> **EXERCISE TASK**: Restate each of the lines given below, word for word.

--- Begin ---

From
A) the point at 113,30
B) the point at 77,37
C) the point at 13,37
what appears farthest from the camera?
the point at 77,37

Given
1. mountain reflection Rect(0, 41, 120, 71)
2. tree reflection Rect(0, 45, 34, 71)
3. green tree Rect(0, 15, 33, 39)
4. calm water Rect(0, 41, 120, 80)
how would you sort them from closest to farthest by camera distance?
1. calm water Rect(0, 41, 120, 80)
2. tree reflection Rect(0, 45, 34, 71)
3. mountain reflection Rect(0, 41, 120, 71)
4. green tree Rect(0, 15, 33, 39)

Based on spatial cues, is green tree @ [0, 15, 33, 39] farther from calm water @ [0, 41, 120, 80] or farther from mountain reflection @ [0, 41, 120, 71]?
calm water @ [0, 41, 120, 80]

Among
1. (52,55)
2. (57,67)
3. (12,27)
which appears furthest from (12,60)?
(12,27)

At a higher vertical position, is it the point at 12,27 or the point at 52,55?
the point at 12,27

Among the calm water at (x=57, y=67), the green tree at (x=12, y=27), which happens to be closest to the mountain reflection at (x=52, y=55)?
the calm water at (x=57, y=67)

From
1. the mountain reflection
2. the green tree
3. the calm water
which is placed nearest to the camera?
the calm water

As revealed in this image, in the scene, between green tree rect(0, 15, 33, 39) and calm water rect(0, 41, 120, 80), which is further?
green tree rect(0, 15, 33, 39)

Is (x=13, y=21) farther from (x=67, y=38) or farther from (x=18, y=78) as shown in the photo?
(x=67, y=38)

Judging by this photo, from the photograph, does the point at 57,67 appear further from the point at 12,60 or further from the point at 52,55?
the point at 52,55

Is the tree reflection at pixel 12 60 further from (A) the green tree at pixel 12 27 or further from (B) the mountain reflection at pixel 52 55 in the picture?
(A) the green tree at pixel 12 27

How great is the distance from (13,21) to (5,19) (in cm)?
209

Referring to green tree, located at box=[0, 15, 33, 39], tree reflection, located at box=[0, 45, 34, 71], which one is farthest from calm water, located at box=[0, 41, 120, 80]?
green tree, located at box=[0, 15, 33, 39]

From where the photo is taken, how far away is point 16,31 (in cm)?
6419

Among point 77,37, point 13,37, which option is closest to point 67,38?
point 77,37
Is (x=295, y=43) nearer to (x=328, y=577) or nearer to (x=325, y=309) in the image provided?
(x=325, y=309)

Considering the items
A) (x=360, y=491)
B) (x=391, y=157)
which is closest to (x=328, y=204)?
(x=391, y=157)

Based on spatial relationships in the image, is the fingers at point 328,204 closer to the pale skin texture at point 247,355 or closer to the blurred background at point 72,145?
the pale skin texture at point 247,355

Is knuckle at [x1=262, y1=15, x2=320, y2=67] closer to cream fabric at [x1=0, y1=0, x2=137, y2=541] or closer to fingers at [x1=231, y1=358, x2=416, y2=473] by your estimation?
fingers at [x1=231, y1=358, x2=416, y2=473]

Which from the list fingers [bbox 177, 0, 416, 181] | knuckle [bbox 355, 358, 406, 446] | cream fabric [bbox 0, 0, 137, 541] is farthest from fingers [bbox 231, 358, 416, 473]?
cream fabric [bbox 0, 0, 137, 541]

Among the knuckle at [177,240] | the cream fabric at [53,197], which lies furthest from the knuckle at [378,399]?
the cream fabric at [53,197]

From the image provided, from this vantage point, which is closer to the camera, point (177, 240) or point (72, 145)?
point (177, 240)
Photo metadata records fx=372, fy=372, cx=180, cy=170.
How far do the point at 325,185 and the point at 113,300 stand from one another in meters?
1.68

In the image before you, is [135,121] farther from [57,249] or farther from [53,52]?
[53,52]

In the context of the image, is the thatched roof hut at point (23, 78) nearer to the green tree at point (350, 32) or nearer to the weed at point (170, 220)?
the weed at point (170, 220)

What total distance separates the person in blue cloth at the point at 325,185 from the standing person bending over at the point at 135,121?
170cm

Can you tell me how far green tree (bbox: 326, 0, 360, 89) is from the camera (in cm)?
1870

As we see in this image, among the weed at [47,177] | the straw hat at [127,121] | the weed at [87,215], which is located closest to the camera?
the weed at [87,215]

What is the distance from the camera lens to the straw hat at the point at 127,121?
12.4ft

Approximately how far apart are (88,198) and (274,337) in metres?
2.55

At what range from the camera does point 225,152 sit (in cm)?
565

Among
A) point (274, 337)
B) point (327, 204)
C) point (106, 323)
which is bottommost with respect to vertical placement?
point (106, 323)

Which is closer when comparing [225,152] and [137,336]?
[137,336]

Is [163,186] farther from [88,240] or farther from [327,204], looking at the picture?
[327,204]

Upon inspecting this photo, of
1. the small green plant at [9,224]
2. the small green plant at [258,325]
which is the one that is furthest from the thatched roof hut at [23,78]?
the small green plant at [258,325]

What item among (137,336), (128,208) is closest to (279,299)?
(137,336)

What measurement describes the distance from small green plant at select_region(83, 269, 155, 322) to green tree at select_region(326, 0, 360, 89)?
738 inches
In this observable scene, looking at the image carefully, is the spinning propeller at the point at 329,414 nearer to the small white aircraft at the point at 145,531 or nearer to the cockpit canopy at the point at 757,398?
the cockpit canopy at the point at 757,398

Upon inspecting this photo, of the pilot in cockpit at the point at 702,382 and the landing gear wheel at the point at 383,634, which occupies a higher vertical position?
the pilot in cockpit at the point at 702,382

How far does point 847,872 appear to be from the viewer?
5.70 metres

--- End ---

> **IN RESPONSE**:
From
A) the point at 113,30
B) the point at 77,37
C) the point at 13,37
what appears farthest from the camera?
the point at 77,37

Given
1. mountain reflection Rect(0, 41, 120, 71)
2. tree reflection Rect(0, 45, 34, 71)
3. green tree Rect(0, 15, 33, 39)
4. calm water Rect(0, 41, 120, 80)
how would you sort them from closest to farthest by camera distance?
1. calm water Rect(0, 41, 120, 80)
2. tree reflection Rect(0, 45, 34, 71)
3. mountain reflection Rect(0, 41, 120, 71)
4. green tree Rect(0, 15, 33, 39)

Based on spatial cues, is green tree @ [0, 15, 33, 39] farther from calm water @ [0, 41, 120, 80] or farther from mountain reflection @ [0, 41, 120, 71]?
calm water @ [0, 41, 120, 80]

Among
1. (52,55)
2. (57,67)
3. (12,27)
which appears furthest from (12,60)?
(12,27)

At a higher vertical position, is it the point at 12,27 or the point at 52,55?
the point at 12,27

Among the calm water at (x=57, y=67), the green tree at (x=12, y=27), which happens to be closest to the mountain reflection at (x=52, y=55)?
the calm water at (x=57, y=67)

From
1. the mountain reflection
2. the green tree
3. the calm water
which is placed nearest to the camera?
the calm water

As revealed in this image, in the scene, between green tree rect(0, 15, 33, 39) and calm water rect(0, 41, 120, 80), which is further?
green tree rect(0, 15, 33, 39)

Is (x=13, y=21) farther from (x=67, y=38) or farther from (x=18, y=78) as shown in the photo?
(x=67, y=38)

Judging by this photo, from the photograph, does the point at 57,67 appear further from the point at 12,60 or further from the point at 52,55?
the point at 52,55

Is the tree reflection at pixel 12 60 further from (A) the green tree at pixel 12 27 or further from (B) the mountain reflection at pixel 52 55 in the picture?
(A) the green tree at pixel 12 27

How great is the distance from (13,21) to (5,19) (in cm)?
209

Referring to green tree, located at box=[0, 15, 33, 39], tree reflection, located at box=[0, 45, 34, 71], which one is farthest from calm water, located at box=[0, 41, 120, 80]?
green tree, located at box=[0, 15, 33, 39]

From where the photo is taken, how far away is point 16,31 (in cm)?
6419

Among point 77,37, point 13,37, which option is closest to point 67,38?
point 77,37
Is (x=295, y=43) nearer to (x=328, y=577) or nearer to (x=325, y=309) in the image provided?
(x=325, y=309)

Considering the items
A) (x=360, y=491)
B) (x=391, y=157)
which is closest to (x=328, y=204)?
(x=391, y=157)

Based on spatial relationships in the image, is the fingers at point 328,204 closer to the pale skin texture at point 247,355 or closer to the blurred background at point 72,145?
the pale skin texture at point 247,355

Is knuckle at [x1=262, y1=15, x2=320, y2=67] closer to cream fabric at [x1=0, y1=0, x2=137, y2=541] or closer to fingers at [x1=231, y1=358, x2=416, y2=473] by your estimation?
fingers at [x1=231, y1=358, x2=416, y2=473]

Which from the list fingers [bbox 177, 0, 416, 181] | knuckle [bbox 355, 358, 406, 446] | cream fabric [bbox 0, 0, 137, 541] is farthest from fingers [bbox 231, 358, 416, 473]?
cream fabric [bbox 0, 0, 137, 541]

Among the knuckle at [177,240] | the cream fabric at [53,197], which lies furthest from the knuckle at [378,399]?
the cream fabric at [53,197]

From the image provided, from this vantage point, which is closer to the camera, point (177, 240) or point (72, 145)?
point (177, 240)
Photo metadata records fx=372, fy=372, cx=180, cy=170.
How far do the point at 325,185 and the point at 113,300 stand from one another in meters?
1.68

In the image before you, is [135,121] farther from [57,249] or farther from [53,52]?
[53,52]

In the context of the image, is the thatched roof hut at point (23, 78) nearer to the green tree at point (350, 32) or nearer to the weed at point (170, 220)?
the weed at point (170, 220)

What total distance separates the person in blue cloth at the point at 325,185 from the standing person bending over at the point at 135,121?
170cm

Can you tell me how far green tree (bbox: 326, 0, 360, 89) is from the camera (in cm)?
1870

As we see in this image, among the weed at [47,177] | the straw hat at [127,121] | the weed at [87,215], which is located closest to the camera?
the weed at [87,215]

What is the distance from the camera lens to the straw hat at the point at 127,121?
12.4ft

Approximately how far apart are (88,198) and (274,337) in metres?
2.55

At what range from the camera does point 225,152 sit (in cm)?
565

Among
A) point (274, 337)
B) point (327, 204)
C) point (106, 323)
which is bottommost with respect to vertical placement?
point (106, 323)

Which is closer when comparing [225,152] and [137,336]?
[137,336]

Is [163,186] farther from [88,240] or farther from [327,204], looking at the picture?
[327,204]

Upon inspecting this photo, of
1. the small green plant at [9,224]
2. the small green plant at [258,325]
which is the one that is furthest from the thatched roof hut at [23,78]?
the small green plant at [258,325]

What item among (137,336), (128,208) is closest to (279,299)?
(137,336)

What measurement describes the distance from small green plant at select_region(83, 269, 155, 322) to green tree at select_region(326, 0, 360, 89)?
738 inches
In this observable scene, looking at the image carefully, is the spinning propeller at the point at 329,414 nearer to the small white aircraft at the point at 145,531 or nearer to the cockpit canopy at the point at 757,398?
the cockpit canopy at the point at 757,398

Upon inspecting this photo, of the pilot in cockpit at the point at 702,382 and the landing gear wheel at the point at 383,634, which occupies a higher vertical position?
the pilot in cockpit at the point at 702,382

How far does point 847,872 appear to be from the viewer?
5.70 metres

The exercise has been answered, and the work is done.